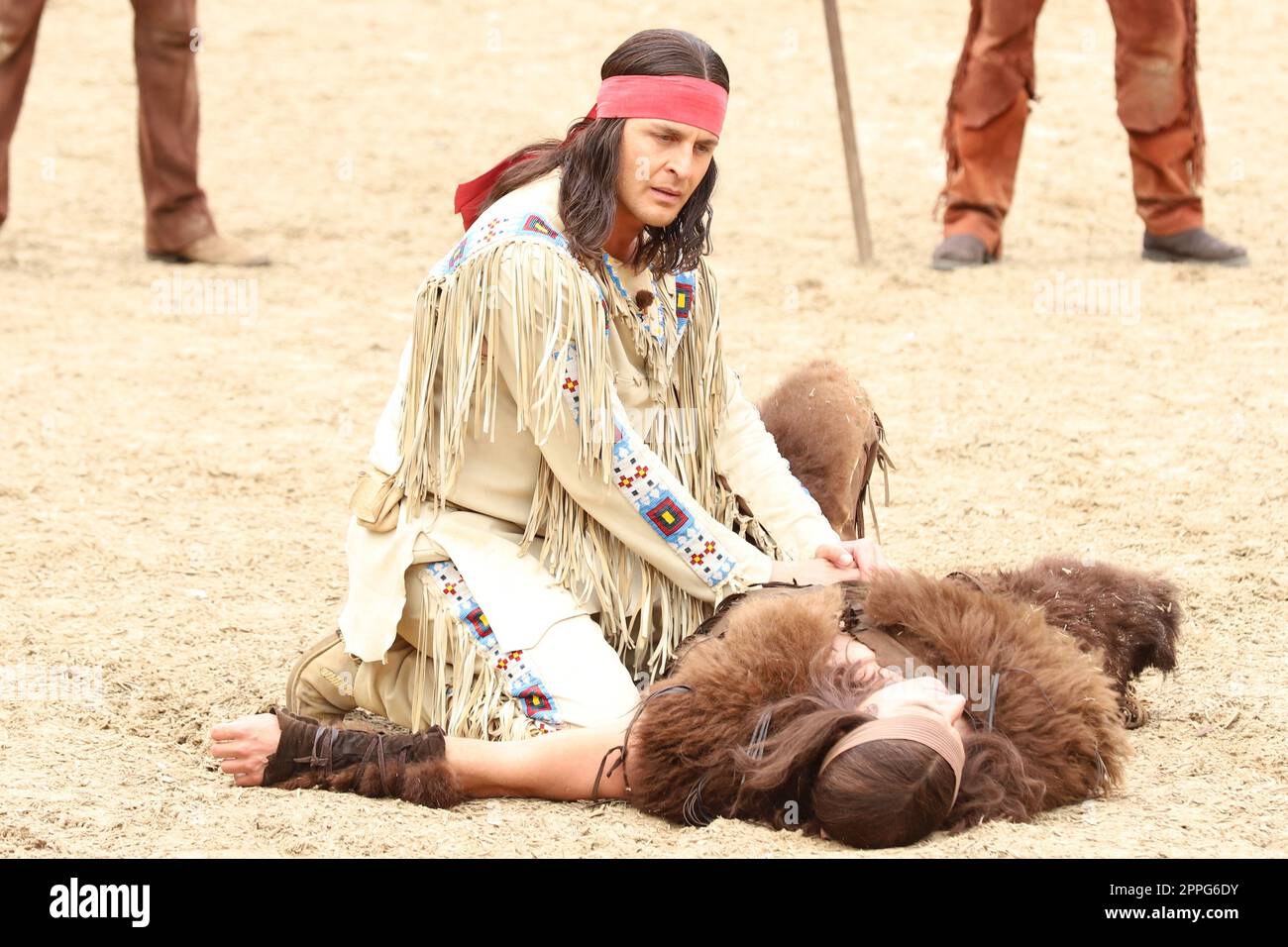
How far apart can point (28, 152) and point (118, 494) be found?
154 inches

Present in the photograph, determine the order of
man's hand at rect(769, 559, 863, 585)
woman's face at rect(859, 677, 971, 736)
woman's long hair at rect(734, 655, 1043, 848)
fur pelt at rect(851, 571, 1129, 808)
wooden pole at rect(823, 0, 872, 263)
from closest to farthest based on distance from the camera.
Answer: woman's long hair at rect(734, 655, 1043, 848)
woman's face at rect(859, 677, 971, 736)
fur pelt at rect(851, 571, 1129, 808)
man's hand at rect(769, 559, 863, 585)
wooden pole at rect(823, 0, 872, 263)

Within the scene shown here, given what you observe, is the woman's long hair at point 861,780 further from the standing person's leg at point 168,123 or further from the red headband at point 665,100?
the standing person's leg at point 168,123

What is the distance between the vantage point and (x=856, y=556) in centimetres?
285

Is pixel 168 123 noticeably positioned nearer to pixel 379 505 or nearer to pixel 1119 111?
pixel 1119 111

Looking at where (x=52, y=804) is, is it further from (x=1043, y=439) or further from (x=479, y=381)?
(x=1043, y=439)

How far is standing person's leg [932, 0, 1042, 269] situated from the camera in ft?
19.4

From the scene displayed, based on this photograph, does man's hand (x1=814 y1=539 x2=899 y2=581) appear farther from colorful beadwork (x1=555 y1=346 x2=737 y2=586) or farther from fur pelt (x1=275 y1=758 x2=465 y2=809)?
fur pelt (x1=275 y1=758 x2=465 y2=809)

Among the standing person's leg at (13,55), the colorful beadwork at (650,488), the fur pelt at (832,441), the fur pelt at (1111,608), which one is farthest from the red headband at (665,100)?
the standing person's leg at (13,55)

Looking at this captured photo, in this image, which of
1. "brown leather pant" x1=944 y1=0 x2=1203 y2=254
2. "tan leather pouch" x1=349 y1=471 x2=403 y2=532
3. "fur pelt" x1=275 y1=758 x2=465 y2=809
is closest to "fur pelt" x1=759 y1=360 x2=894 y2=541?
"tan leather pouch" x1=349 y1=471 x2=403 y2=532

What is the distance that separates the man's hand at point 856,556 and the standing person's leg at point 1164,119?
3.38m

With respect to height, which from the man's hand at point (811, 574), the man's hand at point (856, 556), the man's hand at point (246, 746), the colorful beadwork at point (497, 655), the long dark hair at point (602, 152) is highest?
the long dark hair at point (602, 152)

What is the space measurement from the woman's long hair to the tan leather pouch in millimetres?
729

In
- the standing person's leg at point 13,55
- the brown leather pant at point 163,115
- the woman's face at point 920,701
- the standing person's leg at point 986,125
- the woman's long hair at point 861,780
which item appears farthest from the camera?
the standing person's leg at point 986,125

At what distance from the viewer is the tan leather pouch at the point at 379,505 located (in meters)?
2.81
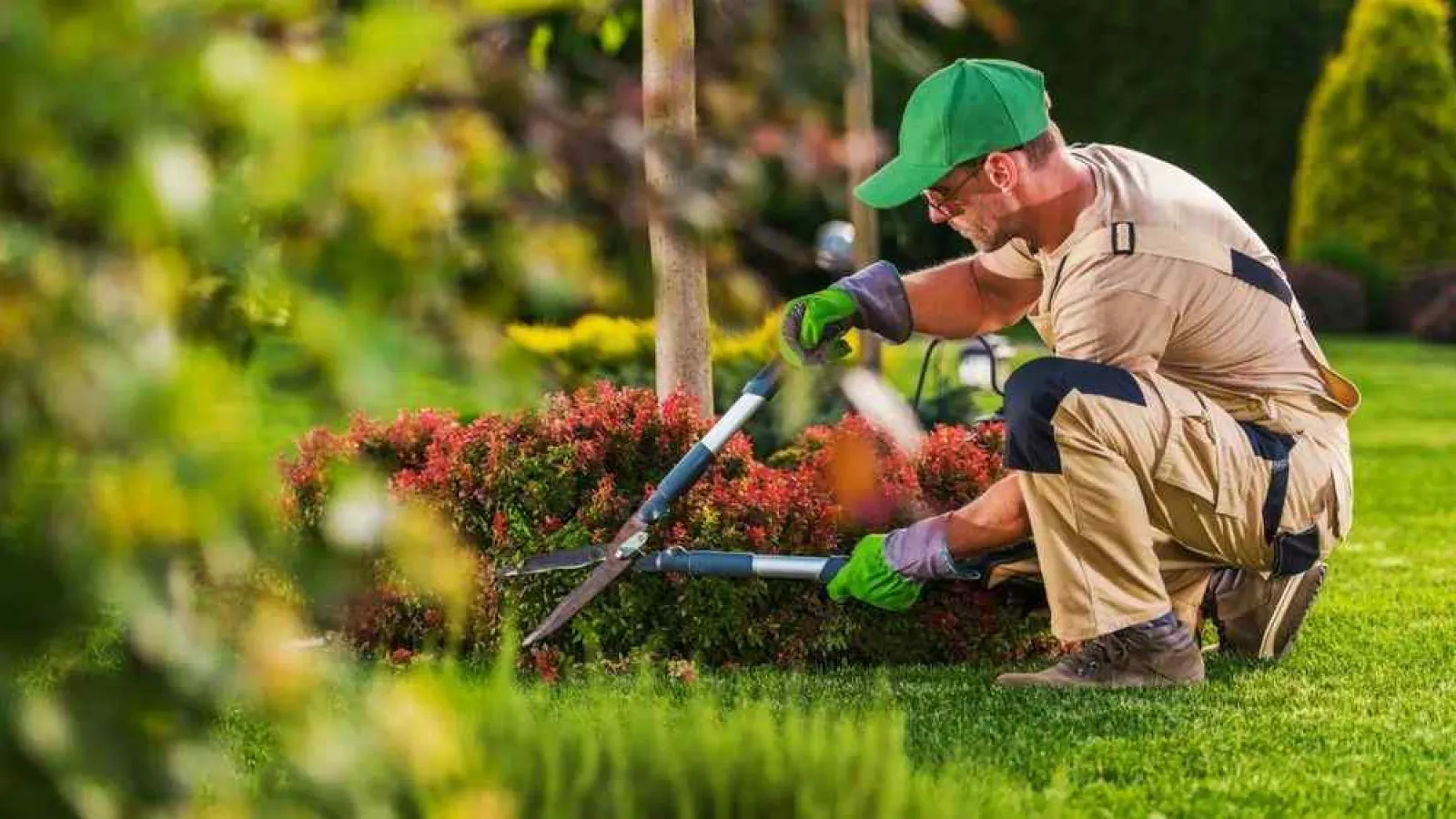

══════════

Reescreva o trecho dos registros que vai da linha com "What is the distance that" até o fim dos registros, trocando "tan leather pouch" por "tan leather bag" e mantendo todo o resto igual. Deixe as imagens fora da resposta.

What is the distance that separates the man's hand at point 856,556 and the standing person's leg at point 1164,119?
3.38m

With respect to height, which from the man's hand at point (811, 574), the man's hand at point (856, 556), the man's hand at point (246, 746), the colorful beadwork at point (497, 655), the long dark hair at point (602, 152) is highest?
the long dark hair at point (602, 152)

What is the space measurement from the woman's long hair to the tan leather bag in millimetres?
729

In
- the standing person's leg at point 13,55
- the brown leather pant at point 163,115
- the woman's face at point 920,701
- the standing person's leg at point 986,125
- the woman's long hair at point 861,780
which item appears farthest from the camera?
the standing person's leg at point 986,125

At what distance from the viewer is the tan leather bag at the point at 379,505 located (in meters)?
2.81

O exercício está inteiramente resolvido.